Godverdomme!! De kraaien schoten door het tumult uit de bomen. Tone van de Kladderpappe begon nog te trekken aan een gouden tand maar werd door z’n maten hardhandig op z’n grage jatten getikt. Eerbied is niet voor eenieder weggelegd.

Everhard had z’n felbegeerde bonnetje en kreeg z’n gitaar terug, ontdaan stond hij aan de balie en hij flashbackte als een malle. Hoe gretig hij de eerste schop in de aangeharkte aarde gebatst had, maar hij kon niet meer, Rikus onteren voelde ondanks zijn klotenstreek niet goed. Misschien had hij niet genoeg gezopen… Hij voelde zich zonder de Gibson bijna net zo ontzield als Rikus en greep z’n gitaar als een baby. De lommerd kreeg plaatsvervangende schaamte en trok zich terug om Everhard even te laten, maar hij hoorde meteen de deur als een storm dichtslaan.

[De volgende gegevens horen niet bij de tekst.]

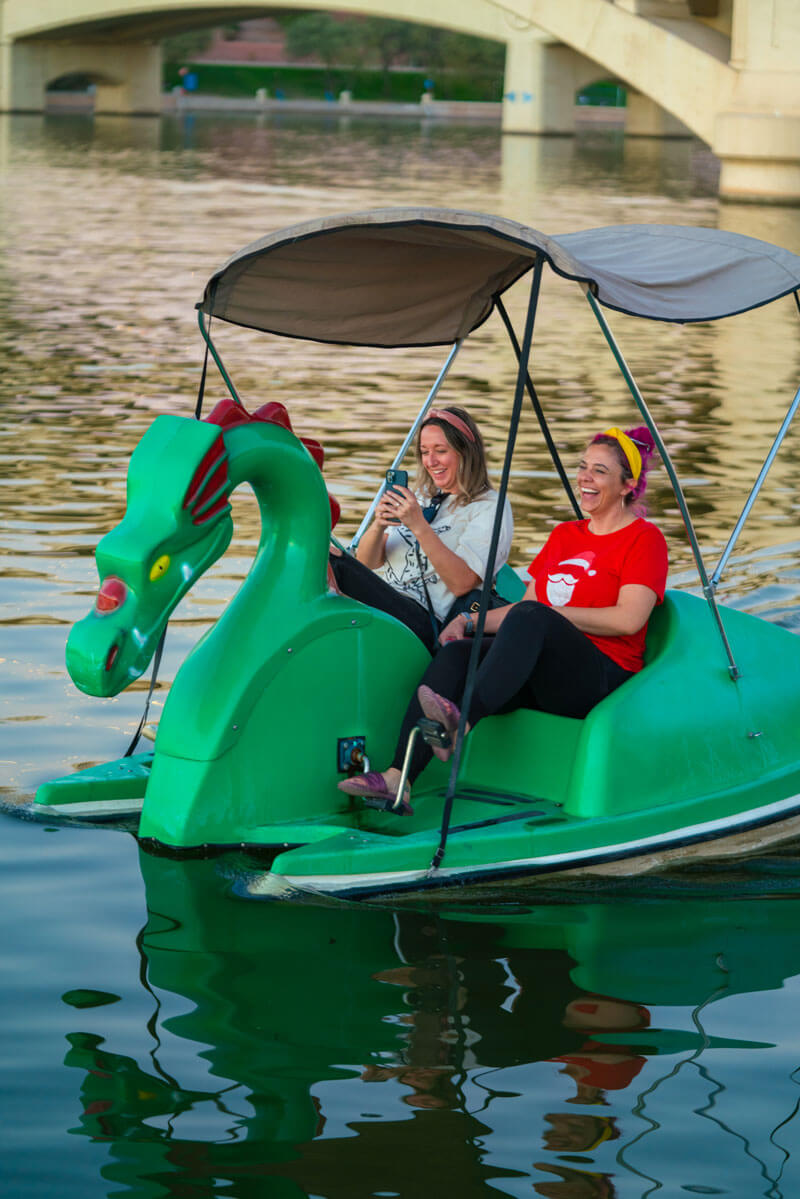 dragon-boat-on-tempe-town-lake-in-arizona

The real deal, the bee’s knees, the cream of the crop, the blues van de pawnshop…
De Gibson Explorer uit 1959 is nu 63 jaar oud en klinkt nog beter dan toen. Een refinish, refret of modificatie is hem gelukkig bespaard gebleven. Het is net als bij mensen, na een ingreep worden ze er vaak niet beter op.

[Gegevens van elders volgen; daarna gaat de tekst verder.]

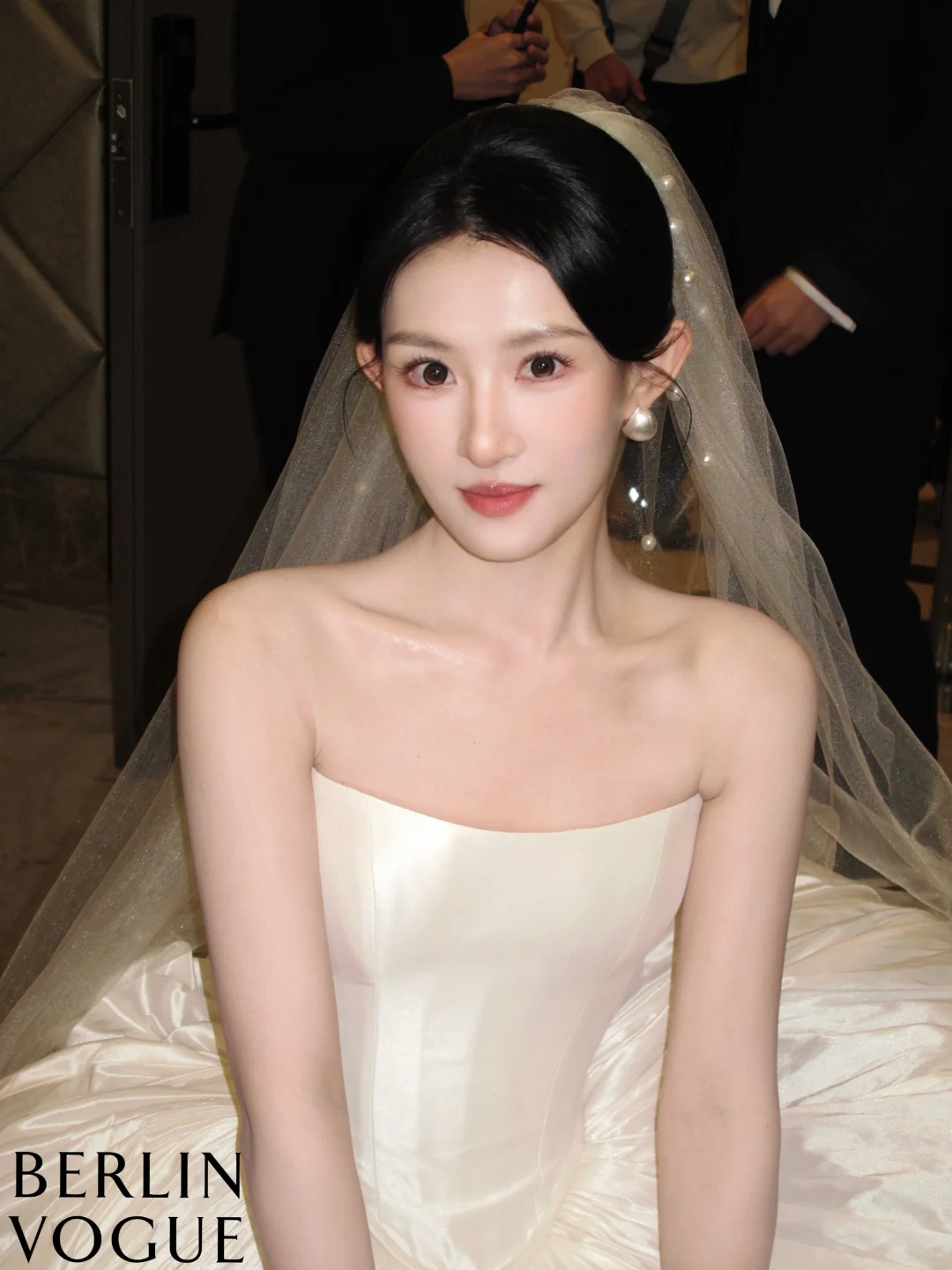 Caught a small lettuce waiting in front of the wedding ceremony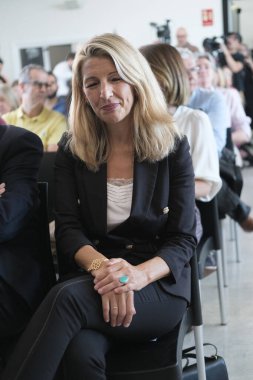 İkinci Başkan Yardımcısı Yolanda Diaz, 1 Temmuz 2024 'te Madrid, İspanya' da bulunan Circulo de Güzeller Artes 'te' LGTBIQ Çeşitliliği 'adlı ilk toplantının açılışını yaptı..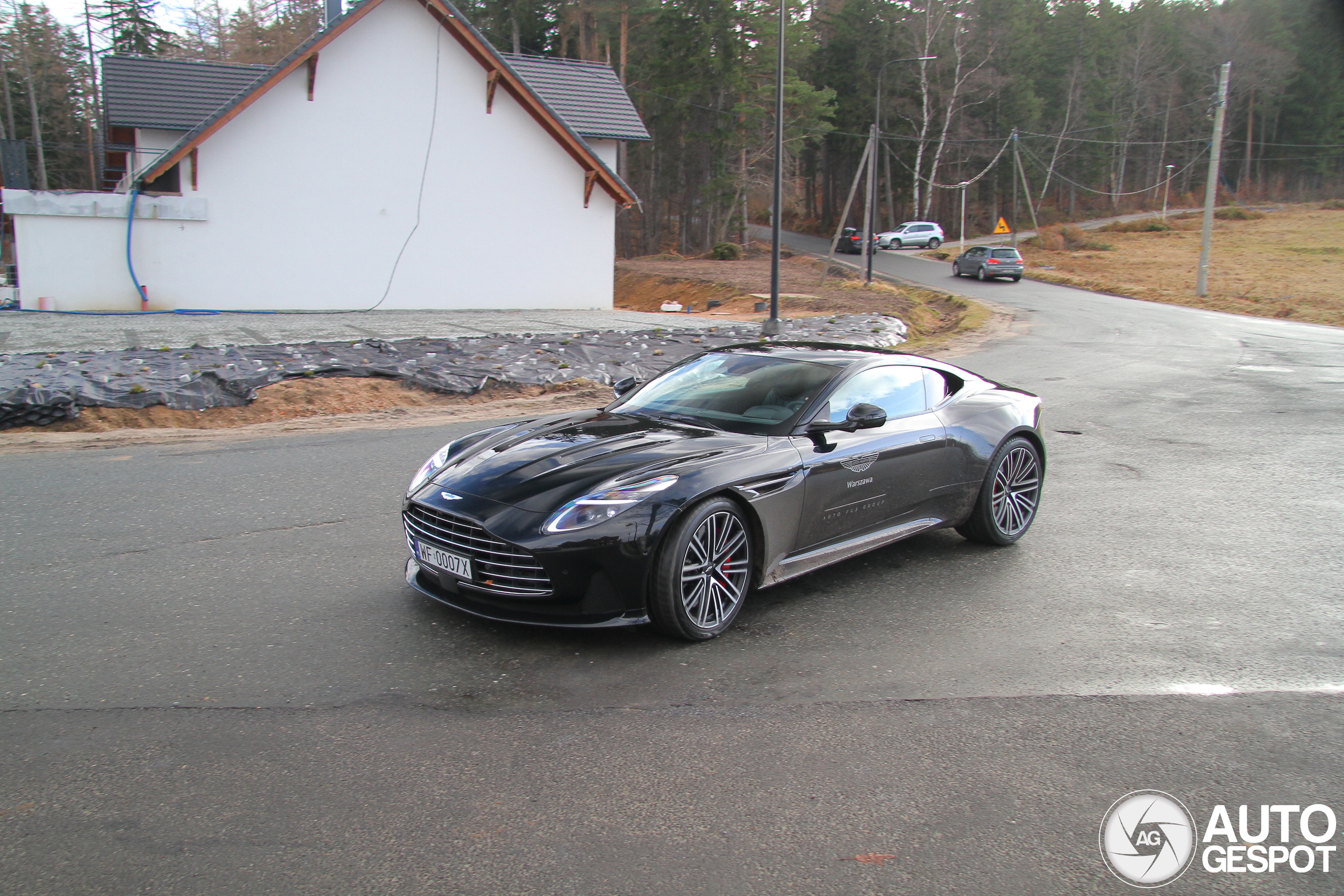 Aston Martin DB12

Laatst hoorde ik ‘Albatross’ van Fleetwood Mac galmen over Everhards autosloop en had ik het gevoel dat ik in een trip zat. Zijn vingers waren net zo verroest als z’n auto’s en de Fender Bandmaster had meer mojo dan tweed maar het klonk alsof een engel de duivel neukte. Rikus is morsdood maar de Roll & Roll is onsterfelijk. De Gibson zong, een ontdekkingsreiziger is immers overal thuis.